=== Documento ===
Estado-nación y hegemonía cultural

El significado de qué es una «lengua oficial» y qué no, no se puede entender sin comprender la Modernidad y el Estado-nación. Que una lengua tenga o no ese estatus, siempre indica la existencia de un posible germen de aspiración por convertirse en Estado-nación, lo podemos ver en el caso catalán y vasco, aunque no sea este el único motivo. Desde el reinado de Carlos III hasta la actualidad, el españolismo más reaccionario ha tratado de imponerse frente al resto de identidades nacionales. El objetivo, adecuarse a las exigencias de la política internacional a través de un Estado-nación de carácter centralista, una identidad y una lengua. Un modelo muy distinto al suizo, con varias lenguas e identidades, que han apostado por una vía pactista y no impositivo-represiva.

El psicólogo social Michael Billig ofrece varios ejemplos en Nacionalismo Banal, sobre la importancia del idioma hoy en día respecto al Antiguo Régimen. “La sociedad disciplinaria del Estado-nación necesita la disciplina de una gramática común. El campesino medieval no tiene que rellenar formularios oficiales, ni preguntar si el interpelado habla español o inglés. (…) Digámoslo crudamente: el campesino medieval hablaba, pero la persona moderna no puede simplemente hablar. Nosotros tenemos que hablar algo: una lengua.”

El campesino o campesina que habitara algún rincón rural de la Corona de Aragón no se pararía a pensar si hablaba una u otra lengua, se dedicaría a trabajar la tierra de su señor feudal y, cada cierta distancia, su habla iría cambiando, apareciendo variedades de transición o mixtas entre idiomas.
Billig añade la importancia de fijar unos marcos para delimitar conceptos representativos que permitan articular mayorías, excluyendo irremediablemente a otras minorías. “La clase media de las zonas metropolitanas normalmente fijará sus significados en forma de lengua oficial, relegando otros patrones del interior de las fronteras nacionales a dialectos, un término que casi invariablemente connota un sentido peyorativo”. Este proceso nunca se ha podido desarrollar completamente bajo el proyecto basado en un Estado-nación español, como ocurrió en Estados Unidos o en la Francia posrevolucionaria. Las distintas naciones ibéricas no han desaparecido y siguen marcando la agenda política interna del Estado.
=== Filas de datos ===
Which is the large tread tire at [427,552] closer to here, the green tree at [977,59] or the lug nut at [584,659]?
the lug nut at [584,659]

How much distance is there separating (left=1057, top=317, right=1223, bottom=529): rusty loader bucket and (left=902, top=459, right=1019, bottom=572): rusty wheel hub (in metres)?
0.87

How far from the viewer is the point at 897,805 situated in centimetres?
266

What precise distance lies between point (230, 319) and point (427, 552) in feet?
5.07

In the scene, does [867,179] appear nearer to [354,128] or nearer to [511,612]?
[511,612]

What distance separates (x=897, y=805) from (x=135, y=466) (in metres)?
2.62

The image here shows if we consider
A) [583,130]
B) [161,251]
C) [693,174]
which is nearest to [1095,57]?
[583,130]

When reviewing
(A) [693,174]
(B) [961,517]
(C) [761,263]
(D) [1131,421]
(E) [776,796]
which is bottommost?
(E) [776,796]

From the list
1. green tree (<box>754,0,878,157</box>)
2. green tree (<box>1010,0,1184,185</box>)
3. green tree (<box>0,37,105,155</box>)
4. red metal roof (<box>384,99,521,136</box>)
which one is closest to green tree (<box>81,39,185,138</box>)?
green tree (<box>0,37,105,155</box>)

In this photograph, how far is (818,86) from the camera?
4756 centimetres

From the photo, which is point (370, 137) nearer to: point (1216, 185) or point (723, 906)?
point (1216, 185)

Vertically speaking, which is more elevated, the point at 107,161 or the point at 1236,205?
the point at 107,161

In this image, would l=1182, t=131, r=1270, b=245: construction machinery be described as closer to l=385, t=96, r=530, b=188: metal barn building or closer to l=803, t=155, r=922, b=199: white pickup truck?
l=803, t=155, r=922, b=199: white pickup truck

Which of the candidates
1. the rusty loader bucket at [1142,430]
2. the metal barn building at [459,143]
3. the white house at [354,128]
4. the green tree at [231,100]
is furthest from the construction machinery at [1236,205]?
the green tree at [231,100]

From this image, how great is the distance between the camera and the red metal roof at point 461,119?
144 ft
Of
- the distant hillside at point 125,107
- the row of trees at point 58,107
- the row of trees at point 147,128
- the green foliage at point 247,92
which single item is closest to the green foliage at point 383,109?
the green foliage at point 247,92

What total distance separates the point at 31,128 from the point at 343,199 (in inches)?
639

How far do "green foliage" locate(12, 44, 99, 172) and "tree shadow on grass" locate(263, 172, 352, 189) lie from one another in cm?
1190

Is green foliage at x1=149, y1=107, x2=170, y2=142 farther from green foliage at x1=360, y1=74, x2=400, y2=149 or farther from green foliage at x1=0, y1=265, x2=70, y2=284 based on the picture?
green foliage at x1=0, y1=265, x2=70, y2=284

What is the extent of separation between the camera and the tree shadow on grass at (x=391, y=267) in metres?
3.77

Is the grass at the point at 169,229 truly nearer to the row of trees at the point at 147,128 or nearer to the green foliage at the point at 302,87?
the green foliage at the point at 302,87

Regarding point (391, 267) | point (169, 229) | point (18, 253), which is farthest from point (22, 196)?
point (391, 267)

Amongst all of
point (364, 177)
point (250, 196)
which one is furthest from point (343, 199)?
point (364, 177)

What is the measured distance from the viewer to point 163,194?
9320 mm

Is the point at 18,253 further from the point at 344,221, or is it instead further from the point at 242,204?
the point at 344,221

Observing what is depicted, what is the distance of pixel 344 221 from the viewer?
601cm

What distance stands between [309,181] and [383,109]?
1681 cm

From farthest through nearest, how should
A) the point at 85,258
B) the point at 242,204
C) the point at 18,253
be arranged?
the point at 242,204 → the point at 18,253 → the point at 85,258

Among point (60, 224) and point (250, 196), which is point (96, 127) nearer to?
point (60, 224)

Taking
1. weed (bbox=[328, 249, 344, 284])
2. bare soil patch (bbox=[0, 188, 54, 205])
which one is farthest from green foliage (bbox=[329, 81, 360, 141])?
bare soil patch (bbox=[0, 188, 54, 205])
===
[Por hacer]
A. ¿En qué obra ofrece Michael Billig los ejemplos que recoge el texto sobre el Estado-nación y la hegemonía cultural?
B. Por favor, redacta la parte siguiente del texto sobre el Estado-nación y la hegemonía cultural, empezando justo después de su última oración.
Estas líneas proceden de otra fuente.

[Respuestas por tarea]
A. En Nacionalismo Banal.

B.
El artículo 155 de la Constitución Española, pretende ser usado contra la inmersión lingüística en catalán. Ciudadanos, ha empezado a marcar la agenda del PP, pues este se ve obligado a hacer cesiones si no quiere parecer demasiado tibio frente al asunto catalán. Lo mismo que está ocurriendo en el resto de países europeos, donde la ultraderecha no llega a gobernar pero consigue forzar al gobierno de turno a derechizar sus políticas, está pasando aquí. Los mecanismos del Estado español –da igual quien los gobierne– ha perdido la hegemonía cultural en Catalunya, por lo que la capacidad de ejercer el Poder queda al descubierto a través de la represión –1 de Octubre– o la imposición –art. 155–.

En las Islas Baleares, el popular José Ramón Bauzá intentó hacer lo mismo, pero la sociedad civil se articuló en torno a la marea verda, y poco después obtuvo los peores resultados del PP balear. Dentro de la sociedad mallorquina existe un consenso educativo –transversal– que apuesta por un servicio educativo público y de calidad, que siente el catalán y el castellano como un patrimonio lingüístico común. Si ocurrió en las islas, qué no pasaría en Catalunya.
El factor que demuestra el logro de aquél pacto social –que no tanto político– de la Transición entorno al uso del catalán como lengua vehicular ocurre cuando, al hablar o escribir, no nos damos cuenta en qué idioma lo hacemos, pues se ha alcanzado la igualdad lingüística y nos parecemos un poco más a aquél campesino o campesina del siglo XIII o XIV que no politizaba lo que hablaba.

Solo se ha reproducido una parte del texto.